* What you will do
Reproduce the listing below exactly. Pictures do not belong in the copy.

-- begin Provided entries --

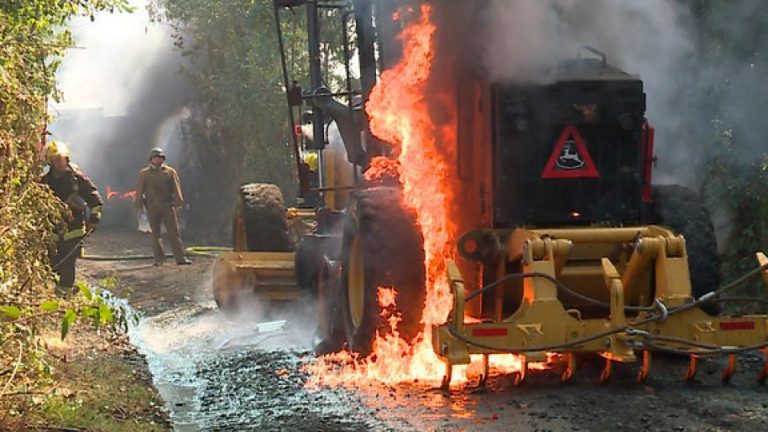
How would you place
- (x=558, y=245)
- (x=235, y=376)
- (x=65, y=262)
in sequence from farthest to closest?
(x=65, y=262) < (x=235, y=376) < (x=558, y=245)

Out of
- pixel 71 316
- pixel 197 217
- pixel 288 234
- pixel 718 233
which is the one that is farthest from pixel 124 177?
pixel 71 316

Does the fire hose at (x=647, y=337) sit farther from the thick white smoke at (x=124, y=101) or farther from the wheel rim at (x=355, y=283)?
the thick white smoke at (x=124, y=101)

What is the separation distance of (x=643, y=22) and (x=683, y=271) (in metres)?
2.40

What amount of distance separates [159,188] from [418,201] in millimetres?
11324

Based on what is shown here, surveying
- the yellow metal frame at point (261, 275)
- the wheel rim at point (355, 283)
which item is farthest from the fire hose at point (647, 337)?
the yellow metal frame at point (261, 275)

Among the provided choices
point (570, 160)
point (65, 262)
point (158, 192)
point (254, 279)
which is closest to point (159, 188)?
point (158, 192)

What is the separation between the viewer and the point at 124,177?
29.9 metres

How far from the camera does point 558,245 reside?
25.9ft

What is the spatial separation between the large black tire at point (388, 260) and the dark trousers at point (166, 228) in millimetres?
10102

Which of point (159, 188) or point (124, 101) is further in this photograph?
point (124, 101)

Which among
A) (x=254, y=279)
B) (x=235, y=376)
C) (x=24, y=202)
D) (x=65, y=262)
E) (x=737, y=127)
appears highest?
(x=737, y=127)

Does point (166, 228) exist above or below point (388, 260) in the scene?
below

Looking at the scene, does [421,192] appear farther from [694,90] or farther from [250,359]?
[694,90]

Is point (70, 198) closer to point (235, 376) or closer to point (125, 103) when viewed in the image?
point (235, 376)
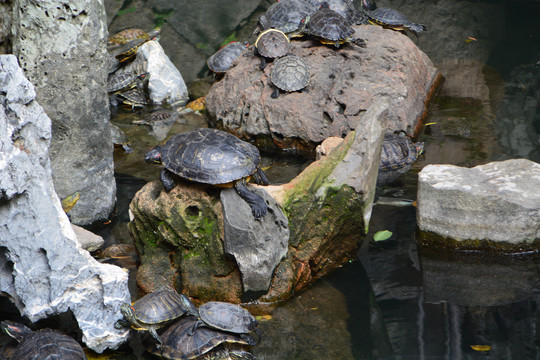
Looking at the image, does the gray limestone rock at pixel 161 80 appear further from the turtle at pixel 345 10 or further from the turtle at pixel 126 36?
the turtle at pixel 345 10

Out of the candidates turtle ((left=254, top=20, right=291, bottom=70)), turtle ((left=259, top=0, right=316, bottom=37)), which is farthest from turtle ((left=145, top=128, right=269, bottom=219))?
turtle ((left=259, top=0, right=316, bottom=37))

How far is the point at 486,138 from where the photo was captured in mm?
7418

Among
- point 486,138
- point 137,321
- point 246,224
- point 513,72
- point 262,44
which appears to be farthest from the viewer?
point 513,72

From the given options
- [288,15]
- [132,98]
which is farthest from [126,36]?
[288,15]

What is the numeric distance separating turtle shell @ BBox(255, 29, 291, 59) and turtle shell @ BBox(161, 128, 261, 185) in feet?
11.6

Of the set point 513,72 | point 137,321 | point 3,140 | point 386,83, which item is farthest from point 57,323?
point 513,72

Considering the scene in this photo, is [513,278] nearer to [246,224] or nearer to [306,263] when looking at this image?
[306,263]

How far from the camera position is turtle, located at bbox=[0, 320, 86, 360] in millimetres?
3848

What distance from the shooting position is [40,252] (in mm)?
4141

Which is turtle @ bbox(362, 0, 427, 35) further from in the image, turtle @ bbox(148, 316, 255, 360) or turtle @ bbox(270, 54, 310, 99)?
turtle @ bbox(148, 316, 255, 360)

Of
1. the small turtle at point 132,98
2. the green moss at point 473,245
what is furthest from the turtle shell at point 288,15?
the green moss at point 473,245

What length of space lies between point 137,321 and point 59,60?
106 inches

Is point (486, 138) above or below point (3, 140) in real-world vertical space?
below

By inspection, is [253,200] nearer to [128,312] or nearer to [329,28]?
[128,312]
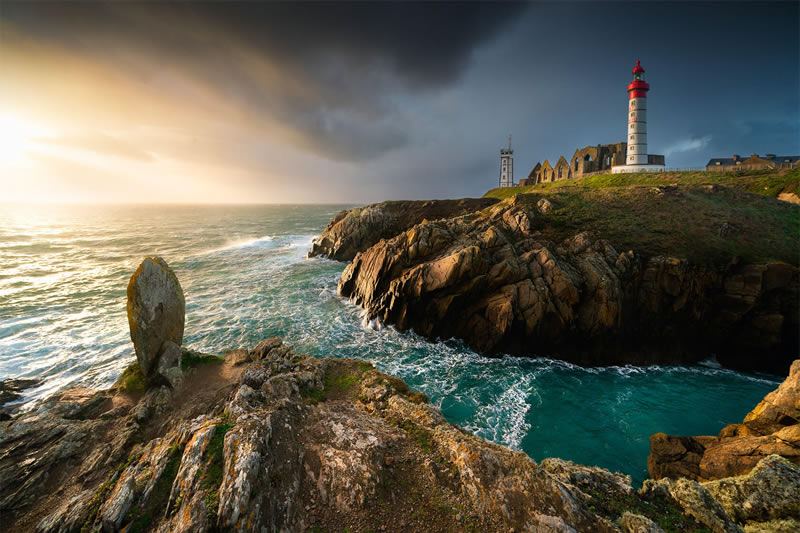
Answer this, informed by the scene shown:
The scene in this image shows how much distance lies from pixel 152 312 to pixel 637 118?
7735cm

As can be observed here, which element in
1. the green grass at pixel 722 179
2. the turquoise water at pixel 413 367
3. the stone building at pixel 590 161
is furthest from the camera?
the stone building at pixel 590 161

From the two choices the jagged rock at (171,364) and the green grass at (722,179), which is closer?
the jagged rock at (171,364)

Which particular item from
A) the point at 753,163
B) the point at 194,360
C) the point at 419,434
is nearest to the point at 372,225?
the point at 194,360

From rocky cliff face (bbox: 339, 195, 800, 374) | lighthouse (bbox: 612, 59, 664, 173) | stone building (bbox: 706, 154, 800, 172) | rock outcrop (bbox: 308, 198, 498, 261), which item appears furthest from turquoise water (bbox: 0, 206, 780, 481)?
lighthouse (bbox: 612, 59, 664, 173)

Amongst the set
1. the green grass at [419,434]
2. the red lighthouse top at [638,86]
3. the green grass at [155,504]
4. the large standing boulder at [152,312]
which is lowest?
the green grass at [419,434]

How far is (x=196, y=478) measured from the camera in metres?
6.08

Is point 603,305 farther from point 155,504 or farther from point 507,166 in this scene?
point 507,166

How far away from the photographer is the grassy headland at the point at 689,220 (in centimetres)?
2097

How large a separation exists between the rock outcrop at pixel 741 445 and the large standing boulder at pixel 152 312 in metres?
20.8

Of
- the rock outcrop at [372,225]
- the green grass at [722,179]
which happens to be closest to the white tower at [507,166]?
the green grass at [722,179]

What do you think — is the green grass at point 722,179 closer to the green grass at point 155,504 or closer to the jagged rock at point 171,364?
the jagged rock at point 171,364

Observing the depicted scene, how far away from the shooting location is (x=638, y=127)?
2125 inches

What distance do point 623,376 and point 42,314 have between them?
44.3m

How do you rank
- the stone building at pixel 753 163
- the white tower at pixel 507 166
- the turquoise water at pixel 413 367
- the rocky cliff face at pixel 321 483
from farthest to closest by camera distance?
the white tower at pixel 507 166 → the stone building at pixel 753 163 → the turquoise water at pixel 413 367 → the rocky cliff face at pixel 321 483
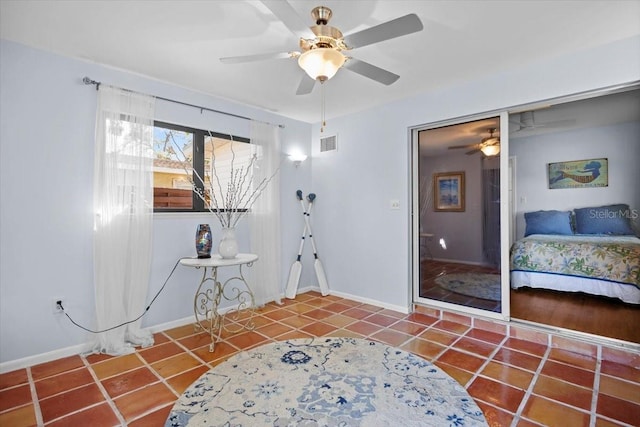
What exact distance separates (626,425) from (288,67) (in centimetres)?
332

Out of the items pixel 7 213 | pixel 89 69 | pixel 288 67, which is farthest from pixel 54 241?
pixel 288 67

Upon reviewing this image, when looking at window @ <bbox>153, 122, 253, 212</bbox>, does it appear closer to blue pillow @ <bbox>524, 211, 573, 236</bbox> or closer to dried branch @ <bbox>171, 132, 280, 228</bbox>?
dried branch @ <bbox>171, 132, 280, 228</bbox>

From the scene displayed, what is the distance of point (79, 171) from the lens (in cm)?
262

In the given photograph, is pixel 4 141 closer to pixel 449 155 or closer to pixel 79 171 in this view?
pixel 79 171

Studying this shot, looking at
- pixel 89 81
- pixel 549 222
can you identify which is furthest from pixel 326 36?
pixel 549 222

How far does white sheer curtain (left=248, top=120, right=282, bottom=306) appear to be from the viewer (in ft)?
12.3

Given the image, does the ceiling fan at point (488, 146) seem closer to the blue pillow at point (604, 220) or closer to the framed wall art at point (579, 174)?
the blue pillow at point (604, 220)

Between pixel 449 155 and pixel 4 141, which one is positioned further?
A: pixel 449 155

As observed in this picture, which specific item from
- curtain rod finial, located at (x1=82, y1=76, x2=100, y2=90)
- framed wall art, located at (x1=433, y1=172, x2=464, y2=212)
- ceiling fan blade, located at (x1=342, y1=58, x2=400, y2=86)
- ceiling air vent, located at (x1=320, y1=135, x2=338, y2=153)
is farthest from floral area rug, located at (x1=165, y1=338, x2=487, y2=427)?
ceiling air vent, located at (x1=320, y1=135, x2=338, y2=153)

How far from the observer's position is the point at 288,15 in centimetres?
159

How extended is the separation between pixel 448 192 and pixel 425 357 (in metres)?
1.81

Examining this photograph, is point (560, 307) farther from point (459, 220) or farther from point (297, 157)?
point (297, 157)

-- end Provided entries --

* Worked solution
How would you place
- (x=558, y=245)
- (x=235, y=376)
- (x=65, y=262)
in sequence from farthest to closest?
(x=65, y=262) < (x=235, y=376) < (x=558, y=245)

Out of
- pixel 71 316
- pixel 197 217
- pixel 288 234
- pixel 718 233
which is the one that is farthest from pixel 124 177?
pixel 71 316

Does the fire hose at (x=647, y=337) sit farther from the thick white smoke at (x=124, y=101) or farther from the wheel rim at (x=355, y=283)?
the thick white smoke at (x=124, y=101)

What is the separation distance of (x=643, y=22) and (x=683, y=271) (in metres)?
2.40

What amount of distance separates [159,188] from [418,201] in millimetres?
11324

Based on what is shown here, surveying
- the yellow metal frame at point (261, 275)
- the wheel rim at point (355, 283)
which item is farthest from the fire hose at point (647, 337)?
the yellow metal frame at point (261, 275)

Among the provided choices
point (570, 160)
point (65, 262)
point (158, 192)
point (254, 279)
which is closest to point (159, 188)?
point (158, 192)

What is the separation between the viewer and the point at 124,177?
29.9 metres

How far from the camera does point 558,245 reside?
25.9ft

What is the spatial separation between the large black tire at point (388, 260) and the dark trousers at point (166, 228) in millimetres?
10102

Which of point (159, 188) or point (124, 101) is further in this photograph?
point (124, 101)

Which among
A) (x=254, y=279)
B) (x=235, y=376)
C) (x=24, y=202)
D) (x=65, y=262)
E) (x=737, y=127)
appears highest?
(x=737, y=127)

Does point (166, 228) exist above or below point (388, 260) in the scene?
below

Looking at the scene, does [421,192] appear farther from [694,90] or farther from [250,359]?
[694,90]

Is point (70, 198) closer to point (235, 376) or closer to point (125, 103) when viewed in the image?
point (235, 376)
Looking at the image, does the gray limestone rock at pixel 161 80 appear further from the turtle at pixel 345 10 or further from the turtle at pixel 126 36?
the turtle at pixel 345 10

Out of the candidates turtle ((left=254, top=20, right=291, bottom=70)), turtle ((left=259, top=0, right=316, bottom=37)), which is farthest from turtle ((left=145, top=128, right=269, bottom=219))?
turtle ((left=259, top=0, right=316, bottom=37))

How far is the point at 486,138 from where the photo was captured in mm?
7418

Among
- point 486,138
- point 137,321
- point 246,224
- point 513,72
- point 262,44
which appears to be farthest from the viewer?
point 513,72

From the given options
- [288,15]
- [132,98]
which is farthest from [126,36]?
[288,15]

What is the numeric distance separating turtle shell @ BBox(255, 29, 291, 59) and turtle shell @ BBox(161, 128, 261, 185) in feet?
11.6

Of the set point 513,72 | point 137,321 | point 3,140 | point 386,83, which item is farthest from point 57,323?
point 513,72

Considering the scene in this photo, is [513,278] nearer to [246,224] or nearer to [306,263] when looking at this image?
[306,263]

How far from the camera position is turtle, located at bbox=[0, 320, 86, 360] in millimetres?
3848

What distance from the shooting position is [40,252] (in mm)?
4141

Which is turtle @ bbox(362, 0, 427, 35) further from in the image, turtle @ bbox(148, 316, 255, 360) or turtle @ bbox(270, 54, 310, 99)?
turtle @ bbox(148, 316, 255, 360)

Of
1. the small turtle at point 132,98
2. the green moss at point 473,245
what is furthest from the turtle shell at point 288,15?
the green moss at point 473,245

What length of space lies between point 137,321 and point 59,60?
106 inches

Is point (486, 138) above or below point (3, 140) in real-world vertical space?
below

By inspection, is [253,200] nearer to [128,312] or nearer to [329,28]?
[128,312]
Answer this, informed by the scene shown:
The scene in this image shows how much distance lies from pixel 152 312 to pixel 637 118?
7735cm

As can be observed here, which element in
1. the green grass at pixel 722 179
2. the turquoise water at pixel 413 367
3. the stone building at pixel 590 161
is furthest from the camera?
the stone building at pixel 590 161

From the two choices the jagged rock at (171,364) and the green grass at (722,179), which is closer?
the jagged rock at (171,364)

Which particular item from
A) the point at 753,163
B) the point at 194,360
C) the point at 419,434
is nearest to the point at 372,225?
the point at 194,360

From rocky cliff face (bbox: 339, 195, 800, 374) | lighthouse (bbox: 612, 59, 664, 173) | stone building (bbox: 706, 154, 800, 172) | rock outcrop (bbox: 308, 198, 498, 261), which item appears furthest from turquoise water (bbox: 0, 206, 780, 481)?
lighthouse (bbox: 612, 59, 664, 173)

Amongst the set
1. the green grass at [419,434]
2. the red lighthouse top at [638,86]
3. the green grass at [155,504]
4. the large standing boulder at [152,312]
which is lowest?
the green grass at [419,434]

How far is (x=196, y=478) measured from the camera in metres?
6.08

Is point 603,305 farther from point 155,504 or farther from point 507,166 in this scene?
point 507,166

How far away from the photographer is the grassy headland at the point at 689,220 (in centimetres)?
2097

How large a separation exists between the rock outcrop at pixel 741 445 and the large standing boulder at pixel 152 312 in metres?
20.8

Of
- the rock outcrop at [372,225]
- the green grass at [722,179]
which happens to be closest to the white tower at [507,166]?
the green grass at [722,179]

What do you think — is the green grass at point 722,179 closer to the green grass at point 155,504 or closer to the jagged rock at point 171,364?
the jagged rock at point 171,364

Observing the depicted scene, how far away from the shooting location is (x=638, y=127)?
2125 inches

What distance do point 623,376 and point 42,314 have between them?
44.3m

How do you rank
- the stone building at pixel 753 163
- the white tower at pixel 507 166
- the turquoise water at pixel 413 367
- the rocky cliff face at pixel 321 483
from farthest to closest by camera distance?
the white tower at pixel 507 166 → the stone building at pixel 753 163 → the turquoise water at pixel 413 367 → the rocky cliff face at pixel 321 483
What exact distance separates (626,425) from (288,67) (in centimetres)?
332

Out of the items pixel 7 213 | pixel 89 69 | pixel 288 67, which is farthest from pixel 54 241?
pixel 288 67

Upon reviewing this image, when looking at window @ <bbox>153, 122, 253, 212</bbox>, does it appear closer to blue pillow @ <bbox>524, 211, 573, 236</bbox> or closer to dried branch @ <bbox>171, 132, 280, 228</bbox>?
dried branch @ <bbox>171, 132, 280, 228</bbox>

From the scene displayed, what is the distance of point (79, 171) from the lens (in cm)?
262

In the given photograph, is pixel 4 141 closer to pixel 449 155 or closer to pixel 79 171 in this view?
pixel 79 171

Studying this shot, looking at
- pixel 89 81
- pixel 549 222
can you identify which is furthest from pixel 326 36?
pixel 549 222

How far does white sheer curtain (left=248, top=120, right=282, bottom=306) appear to be from the viewer (in ft)?
12.3

Given the image, does the ceiling fan at point (488, 146) seem closer to the blue pillow at point (604, 220) or closer to the framed wall art at point (579, 174)?
the blue pillow at point (604, 220)

Between pixel 449 155 and pixel 4 141, which one is positioned further?
A: pixel 449 155

As observed in this picture, which specific item from
- curtain rod finial, located at (x1=82, y1=76, x2=100, y2=90)
- framed wall art, located at (x1=433, y1=172, x2=464, y2=212)
- ceiling fan blade, located at (x1=342, y1=58, x2=400, y2=86)
- ceiling air vent, located at (x1=320, y1=135, x2=338, y2=153)
is farthest from floral area rug, located at (x1=165, y1=338, x2=487, y2=427)?
ceiling air vent, located at (x1=320, y1=135, x2=338, y2=153)

How far from the observer's position is the point at 288,15 in centimetres?
159

How extended is the separation between pixel 448 192 and pixel 425 357 (in metres)?
1.81

Examining this photograph, is point (560, 307) farther from point (459, 220) or farther from point (297, 157)?
point (297, 157)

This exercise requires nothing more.